• _Source_
U. of Colorado study finds growing up in bad neighborhood not as harmful as expected

Study shows successful rate of development of children in best neighborhoods not significantly higher than those from disadvantaged neighborhoods

There's good news for children growing up in bad neighborhoods in a comprehensive study led by nationally renowned University of Colorado at Boulder sociology Professor Delbert Elliott.

The 8-year effort analyzing the successful development of children in different kinds of neighborhoods in Denver and Chicago found that children growing up in high-poverty neighborhoods were doing much better than expected. The rate of successful development for children from the best neighborhoods was 63 percent while the success rate for children living in high-poverty, disadvantaged neighborhoods was 52 percent.

"There's an 11-point difference between our worst neighborhoods and our best neighborhoods," said Elliott, director of the CU-Boulder Center for the Study and Prevention of Violence. "That's very surprising."

"The idea that living in high-poverty, disorganized, disadvantaged neighborhoods is kind of a death sentence for kids is clearly not the case," he said. "We're getting kids coming out of those neighborhoods that are doing quite well."

The examination of neighborhoods was one of four integrated studies launched by the John D. and Catherine T. MacArthur Foundation's Network on Successful Adolescent Development. The portion of the study conducted by Elliott and his colleagues looked at neighborhoods, while three other teams focused on family and school influences on development, and youth development in rural farming areas.

The results were published this fall in "Goods Kids From Bad Neighborhoods" by Cambridge University Press. The study was co-authored by Scott Menard, Amanda Elliott and David Huizinga of the CU-Boulder Institute of Behavioral Science, William Julius Wilson of Harvard University and Bruce Rankin of Koc University in Turkey.

The researchers used U.S. census data, personal interviews and focus groups to study 662 families and 820 youths age 10 to 18 from 33 neighborhoods in Denver, and 545 families and 830 youths from 40 neighborhoods in Chicago. Names of all neighborhoods in the study were changed to protect the confidentiality of the participants.

Relatively little is known about how adolescents from disadvantaged neighborhoods overcome adversity, according to Elliott. While most other studies focus on crime, drugs and the dysfunctional behavior of youth in poor neighborhoods, this study focused on success: the factors that helped adolescents develop into healthy, productive, contributing citizens.

In examining the combined effects of neighborhood, family, school and peer group, the researchers were surprised to find that "success in any one of those seemed to be able to buffer the kids from the negative effects of living in a bad neighborhood," Elliott said. This finding is "very encouraging" because it means that the conditions in all four contexts don't have to improve at once in order to make a difference in children's lives, he said.

It also was somewhat surprising that the impact of each of these social contexts was fairly similar, although not identical, Elliott said. For positive youth development, the family and the school are the two most critical contexts. But for issues of delinquent behavior, drug use and early sexual activity, the critical context is the peer group.

As expected, the family has a strong influence on the behavior of younger children but this influence wanes starting at about age 15 when the school and peer group gain in importance. The good news from this finding is that good family-based interventions are available for parents of younger children, he said.

• _Supplied data_
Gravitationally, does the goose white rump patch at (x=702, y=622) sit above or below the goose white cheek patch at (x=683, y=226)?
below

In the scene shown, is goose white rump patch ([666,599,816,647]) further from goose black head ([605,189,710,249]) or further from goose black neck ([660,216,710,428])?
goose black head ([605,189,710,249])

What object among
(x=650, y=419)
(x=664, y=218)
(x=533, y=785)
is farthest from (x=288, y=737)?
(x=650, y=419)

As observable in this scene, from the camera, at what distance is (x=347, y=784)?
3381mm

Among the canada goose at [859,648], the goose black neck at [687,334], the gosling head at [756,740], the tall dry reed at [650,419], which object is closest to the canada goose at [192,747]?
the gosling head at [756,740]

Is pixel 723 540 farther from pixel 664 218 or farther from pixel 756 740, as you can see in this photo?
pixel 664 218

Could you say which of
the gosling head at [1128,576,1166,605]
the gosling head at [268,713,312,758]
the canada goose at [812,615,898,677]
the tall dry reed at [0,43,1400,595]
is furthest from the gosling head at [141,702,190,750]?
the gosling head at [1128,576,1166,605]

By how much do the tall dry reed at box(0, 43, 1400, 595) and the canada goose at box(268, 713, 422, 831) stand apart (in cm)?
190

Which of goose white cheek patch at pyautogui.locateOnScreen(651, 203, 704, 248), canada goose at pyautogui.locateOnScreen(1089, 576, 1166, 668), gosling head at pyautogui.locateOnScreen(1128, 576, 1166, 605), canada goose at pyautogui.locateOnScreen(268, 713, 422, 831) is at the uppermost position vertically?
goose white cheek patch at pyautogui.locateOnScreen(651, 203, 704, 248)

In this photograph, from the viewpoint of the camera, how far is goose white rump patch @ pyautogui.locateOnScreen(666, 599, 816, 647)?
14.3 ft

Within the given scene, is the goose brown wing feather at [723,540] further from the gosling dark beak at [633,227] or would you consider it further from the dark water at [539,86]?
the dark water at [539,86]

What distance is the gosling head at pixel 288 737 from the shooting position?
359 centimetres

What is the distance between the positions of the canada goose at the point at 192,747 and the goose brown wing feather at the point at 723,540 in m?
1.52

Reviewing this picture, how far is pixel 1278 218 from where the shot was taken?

• _Stated goal 1_
For each statement below, say whether it agrees with the article on the neighborhood study above. Answer yes or no, and quote the deciding words of the article. (a) The study examined neighborhoods in Denver and Chicago. (b) The success rate for children in high-poverty neighborhoods was 63 percent. (c) The study concentrated chiefly on crime and drugs among youth in poor neighborhoods.
• _Stated goal 2_
Using the article on the neighborhood study above, answer these questions:
(a) How many years did the effort last?
(b) Which publisher issued the results?
(c) At about what age does the family's influence begin to wane?
• _Stated goal 3_
Reproduce the passage of the article on the neighborhood study above from "U. of Colorado" up to and including "was 52 percent.".

• _Exercise answer 1_
(a) Yes: "analyzing the successful development of children in different kinds of neighborhoods in Denver and Chicago"
(b) No: "the success rate for children living in high-poverty, disadvantaged neighborhoods was 52 percent"
(c) No: "this study focused on success"

• _Exercise answer 2_
(a) Eight years.
(b) Cambridge University Press.
(c) About age 15.

• _Exercise answer 3_
U. of Colorado study finds growing up in bad neighborhood not as harmful as expected

Study shows successful rate of development of children in best neighborhoods not significantly higher than those from disadvantaged neighborhoods

There's good news for children growing up in bad neighborhoods in a comprehensive study led by nationally renowned University of Colorado at Boulder sociology Professor Delbert Elliott.

The 8-year effort analyzing the successful development of children in different kinds of neighborhoods in Denver and Chicago found that children growing up in high-poverty neighborhoods were doing much better than expected. The rate of successful development for children from the best neighborhoods was 63 percent while the success rate for children living in high-poverty, disadvantaged neighborhoods was 52 percent.